México ante el “no nos quieran ver la cara”
El New York Times, por ejemplo, destacó en un texto de portada:
“Trump actuó de la forma más monárquica de su monárquico segundo periodo: él, simplemente, mandó a Estados Unidos a la guerra”.
Lo cierto es que, en apenas dos meses, se internó en Venezuela para llevarse a Maduro y, con su aliado israelí, acabó en horas con el ayatola Jameneí y parte de la jerarquía que gobierna Irán desde hace medio siglo.
Trump ha tomado decisiones de alto riesgo militar y político —otrora impensables— que, hasta ahora, le han salido bien.

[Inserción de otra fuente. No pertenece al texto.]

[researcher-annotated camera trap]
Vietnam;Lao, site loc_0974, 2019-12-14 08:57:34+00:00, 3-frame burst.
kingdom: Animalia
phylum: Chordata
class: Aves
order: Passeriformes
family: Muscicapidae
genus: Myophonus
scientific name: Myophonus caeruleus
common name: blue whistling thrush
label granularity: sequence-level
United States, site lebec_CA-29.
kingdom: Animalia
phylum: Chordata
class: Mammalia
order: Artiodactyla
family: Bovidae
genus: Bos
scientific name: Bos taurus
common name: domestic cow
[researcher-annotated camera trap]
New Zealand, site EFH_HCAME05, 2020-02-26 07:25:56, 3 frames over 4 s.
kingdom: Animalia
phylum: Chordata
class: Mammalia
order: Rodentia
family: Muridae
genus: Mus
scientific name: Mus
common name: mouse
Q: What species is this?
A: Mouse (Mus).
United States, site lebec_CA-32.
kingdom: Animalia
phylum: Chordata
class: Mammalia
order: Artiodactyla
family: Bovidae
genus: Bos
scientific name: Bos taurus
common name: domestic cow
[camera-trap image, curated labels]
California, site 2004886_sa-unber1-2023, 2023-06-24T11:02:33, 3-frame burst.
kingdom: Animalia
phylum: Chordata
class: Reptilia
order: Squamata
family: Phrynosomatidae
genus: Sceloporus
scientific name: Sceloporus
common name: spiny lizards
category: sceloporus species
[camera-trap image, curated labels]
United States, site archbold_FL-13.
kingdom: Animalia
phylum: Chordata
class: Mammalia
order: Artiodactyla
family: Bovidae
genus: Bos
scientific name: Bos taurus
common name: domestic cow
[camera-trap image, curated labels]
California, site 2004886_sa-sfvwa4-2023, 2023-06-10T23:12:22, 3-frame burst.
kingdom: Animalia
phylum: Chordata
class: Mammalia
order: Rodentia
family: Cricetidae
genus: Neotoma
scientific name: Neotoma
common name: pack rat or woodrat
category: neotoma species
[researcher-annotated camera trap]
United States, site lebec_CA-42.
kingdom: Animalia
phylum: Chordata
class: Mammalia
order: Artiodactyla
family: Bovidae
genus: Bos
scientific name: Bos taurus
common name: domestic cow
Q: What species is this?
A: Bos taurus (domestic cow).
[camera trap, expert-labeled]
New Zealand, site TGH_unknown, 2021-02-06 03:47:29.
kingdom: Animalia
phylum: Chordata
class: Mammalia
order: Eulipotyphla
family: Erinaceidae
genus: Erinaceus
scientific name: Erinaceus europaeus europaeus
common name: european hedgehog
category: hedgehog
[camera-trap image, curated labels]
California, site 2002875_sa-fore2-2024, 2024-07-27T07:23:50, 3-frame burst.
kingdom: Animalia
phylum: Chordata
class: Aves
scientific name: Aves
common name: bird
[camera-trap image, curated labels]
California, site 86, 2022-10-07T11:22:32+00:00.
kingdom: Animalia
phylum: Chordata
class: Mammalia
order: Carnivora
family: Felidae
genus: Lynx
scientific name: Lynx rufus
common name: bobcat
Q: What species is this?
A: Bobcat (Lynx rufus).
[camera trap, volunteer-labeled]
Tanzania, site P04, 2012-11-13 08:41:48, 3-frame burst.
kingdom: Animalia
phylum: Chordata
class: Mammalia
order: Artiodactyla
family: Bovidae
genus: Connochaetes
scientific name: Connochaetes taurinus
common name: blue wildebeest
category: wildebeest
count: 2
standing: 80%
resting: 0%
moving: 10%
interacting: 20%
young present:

Atacó a dos regímenes a los que había exigido ajustes que no fueron atendidos.
El gobierno mexicano ha sido muy cuidadoso al cuestionar la acción estadunidense contra Irán. Puede entenderse por qué.
En ese entorno, parece mejor sostener la política de cooperación, colaboración y cabeza fría, que exponerse a una escalada.
Trump aún no ha disparado contra los “cárteles terroristas” en territorio mexicano.
Por ello, acaso, convenga seguir atendiendo la máxima del secretario Marco Rubio: negociamos con quien sea necesario, pero don’t play games with us: no nos quieran ver la cara.